*Extract to read*:
Small trick for navigating tunnels and caves
scubamatt
Georgia, USA Join Date: 2016-05-22 Member: 217295Members
If you have a bunch of Gold laying around (I have 48+ extra), you can actually use it to make some useful navigation markers in tunnels and caverns. I call them Glowspikes(tm) and when I get rescued off this miserable planet, I'm gonna be rich. You need the Habitat Tool and 1 Titanium in your inventory, plus 1 Gold for each Glowspike(tm) you want to make, and you must know the blueprint for the Power Transmitters.
Decide where you want your Glowspike(tm) be placed, like an intersection or the correct tunnel leading back out, and then use your Habitat Tool to start making a Power Transmitter. A second or two after you start creating it with the Habittat Tool, just stop. One Gold will be used up from your inventory, and you will have a glowing white not-finsihed-building-it Power Transmitter. Congratulations, you made a Glowspike(tm). It will glow with a highly visible white light, forever. Move farther down your tunnel/etc and repeat with the next one, using 1 Gold each time. Hope this helps.

*Supplied material*:

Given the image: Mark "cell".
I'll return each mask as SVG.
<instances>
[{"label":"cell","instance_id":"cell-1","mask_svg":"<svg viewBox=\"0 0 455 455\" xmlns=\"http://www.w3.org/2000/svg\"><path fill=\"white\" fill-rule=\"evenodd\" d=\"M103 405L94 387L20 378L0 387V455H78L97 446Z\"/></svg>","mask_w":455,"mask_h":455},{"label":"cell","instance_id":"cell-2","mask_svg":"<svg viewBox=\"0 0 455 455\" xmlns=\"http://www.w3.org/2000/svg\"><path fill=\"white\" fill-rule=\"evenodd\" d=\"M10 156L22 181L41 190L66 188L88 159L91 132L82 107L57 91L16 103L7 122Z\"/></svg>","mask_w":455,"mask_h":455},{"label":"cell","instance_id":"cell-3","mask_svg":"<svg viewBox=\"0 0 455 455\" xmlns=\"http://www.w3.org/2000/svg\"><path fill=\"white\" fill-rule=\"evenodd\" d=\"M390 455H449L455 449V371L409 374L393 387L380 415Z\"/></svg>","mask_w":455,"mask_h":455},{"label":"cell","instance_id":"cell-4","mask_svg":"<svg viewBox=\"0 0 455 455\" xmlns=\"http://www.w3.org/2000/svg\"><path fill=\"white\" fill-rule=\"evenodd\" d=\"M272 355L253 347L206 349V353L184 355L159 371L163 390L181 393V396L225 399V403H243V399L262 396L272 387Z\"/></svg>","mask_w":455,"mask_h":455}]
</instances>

---

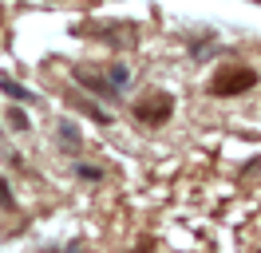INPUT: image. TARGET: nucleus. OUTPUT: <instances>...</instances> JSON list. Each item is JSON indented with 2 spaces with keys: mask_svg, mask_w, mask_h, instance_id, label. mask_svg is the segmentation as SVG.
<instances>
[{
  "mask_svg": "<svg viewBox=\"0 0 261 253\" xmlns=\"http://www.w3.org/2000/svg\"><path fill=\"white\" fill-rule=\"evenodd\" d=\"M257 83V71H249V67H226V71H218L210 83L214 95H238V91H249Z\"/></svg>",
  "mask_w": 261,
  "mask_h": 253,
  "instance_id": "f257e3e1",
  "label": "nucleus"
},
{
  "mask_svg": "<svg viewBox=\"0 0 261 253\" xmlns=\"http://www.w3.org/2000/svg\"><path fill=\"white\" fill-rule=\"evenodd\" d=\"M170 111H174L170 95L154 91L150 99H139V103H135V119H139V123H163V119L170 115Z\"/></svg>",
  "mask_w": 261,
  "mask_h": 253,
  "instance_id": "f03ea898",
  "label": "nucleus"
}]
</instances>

*Given exercise*: Reproduce verbatim the stretch of the cave-navigation post from "Small trick for" through "the Power Transmitters.".

*Solution below*:
Small trick for navigating tunnels and caves
scubamatt
Georgia, USA Join Date: 2016-05-22 Member: 217295Members
If you have a bunch of Gold laying around (I have 48+ extra), you can actually use it to make some useful navigation markers in tunnels and caverns. I call them Glowspikes(tm) and when I get rescued off this miserable planet, I'm gonna be rich. You need the Habitat Tool and 1 Titanium in your inventory, plus 1 Gold for each Glowspike(tm) you want to make, and you must know the blueprint for the Power Transmitters.